This post began as part punishment and part practice to recount my experience listening to author Deborah Levy and editor John Freeman at a live event here in Santa Fe.
If we told our lives as we really feel them…no one would be bored.
— Deborah Levy
I’ve been working on a few writing projects over the past few years, technically the same number that could be described as ‘several’ years. I write slowly as you can see from this opening dilemma: do I say few or do I say several? ONE SENTENCE IN and I stopped to question my word choice. Numerically, few and several are more or less the same. Energetically, they feel different to me. While my projects are lollygagging their sweet time on the road to completion, my consciousness of and appreciation for the act of writing grow steadily.
When I started ‘serious’ writing — my personal ideas, not the extensive business writing I’ve done over the years — I developed this vague fear of reading others too much. I was concerned that my own voice would be squelched, arising from my deep and pathological levels of codependency. How deep, really, you might ask? ’30 days in psychiatric treatment’ deep when I was turning 40. (I can’t pull up the exact year at the moment. For loose accuracy, I was between 39-41. This footnote is an example of another thing that slows me down. Accuracy poses challenges for me; I want to be accurate. Not just for accuracy sake, but out of fear of being exposed as being wrong.)
Codependency has me on speed dial. My flavor of it was infused with vicious levels of shame. That shame serves as the hub of the other codependent behaviors: insecurity; fear of being found wrong — even on the smallest and most insignificant details; deference to others and their own opinions and desires; repeated failures to set my own boundaries; exhaustion from putting others first. Maybe I can say some of this out loud.

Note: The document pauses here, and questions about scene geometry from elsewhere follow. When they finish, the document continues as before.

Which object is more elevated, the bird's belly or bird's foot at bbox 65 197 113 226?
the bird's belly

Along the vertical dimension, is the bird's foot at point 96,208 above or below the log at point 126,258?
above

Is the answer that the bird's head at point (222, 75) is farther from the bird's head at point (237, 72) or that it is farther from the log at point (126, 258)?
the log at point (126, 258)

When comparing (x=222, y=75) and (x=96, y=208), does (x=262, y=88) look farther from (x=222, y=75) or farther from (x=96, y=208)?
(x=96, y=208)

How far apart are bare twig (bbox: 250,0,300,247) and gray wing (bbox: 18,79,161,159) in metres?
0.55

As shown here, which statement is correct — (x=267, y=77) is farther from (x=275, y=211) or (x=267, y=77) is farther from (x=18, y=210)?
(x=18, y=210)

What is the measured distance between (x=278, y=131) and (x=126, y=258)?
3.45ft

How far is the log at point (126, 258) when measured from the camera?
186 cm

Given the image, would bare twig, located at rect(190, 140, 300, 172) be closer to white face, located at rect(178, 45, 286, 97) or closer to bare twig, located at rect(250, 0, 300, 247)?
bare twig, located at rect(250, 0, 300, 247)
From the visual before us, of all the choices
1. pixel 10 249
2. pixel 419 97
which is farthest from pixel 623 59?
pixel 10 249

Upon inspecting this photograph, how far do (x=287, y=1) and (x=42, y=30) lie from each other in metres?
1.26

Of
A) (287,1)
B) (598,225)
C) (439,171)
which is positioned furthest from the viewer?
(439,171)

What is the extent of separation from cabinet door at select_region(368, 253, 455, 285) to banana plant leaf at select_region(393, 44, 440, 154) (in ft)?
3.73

Reading Deborah Levy is “to offer the listener more life… Opening a Deborah Levy book…here is the full Monty of it, charged to the maximum voltage, violent and beautiful, strange, holy even.
— John Freeman
Reading others, I feared, would overwhelm my monkey mind with: what is good writing, how should I write, how can I fit in and be accepted, and so on. Fortunately for me, avoiding reading did not completely stop me from writing. My hard drive bulges with hundreds of pages of unpublished material. On a solo trip to Bali in 2007 I wrote an entire 120-page book. Though reading had been a lifelong pleasure, this book diet contributed to my own voice emerging. I’m ready to share my voice. The more I read, the more I want to write.
What do we do with the knowledge we don’t want to keep alone?
— Deborah Levy
There are many answers to that question, what do we do, and for writers, the answer is often, “Write.”
The black hole visited me yesterday, again, the curse of putting others first. Those ‘others’ are typically my clients, as I continue to have a day job as a digital marketer and web worker. In the past few months, I’ve been increasingly cranky. I wasn’t reading. I wasn’t writing except for 20 minutes of morning pages 4-5 days a week. Once again, I was fed up with myself. Instead of checking email this morning, I chose to write.
Deborah included in her memoir, The Cost of Living, her thoughts and feelings from reading James Baldwin while she was writing her book. That shook something loose in me, to simply tell the story as it unfolds. I’m guessing there are many details she left out. But this detail of writing about her life while reading about another writer’s life, and including that in her book, woke me out of a false notion that the written word — the word one is writing — should not be com-mingled with the words of others. What a vague and silly notion that I must be original and unique in every single moment of writing.
Deborah and John mused about how public history and one’s intimate history are entwined. My desire to write was so strong this morning, that I’ve written this entire post while subtly listening to the first morning of the impeachment hearings in the background. As the corruption of government officials is outed, so is my own corrupt and demeaning approach to writing now exposed.
History is not interesting unless we can find ourselves in it.
— Deborah Levy
Editor’s Note: I’ve really enjoyed editing out the defensive moments in the first draft and adding in details my inner critic wanted me to hide. It’s a start. And my time us up for today. Thank you for reading.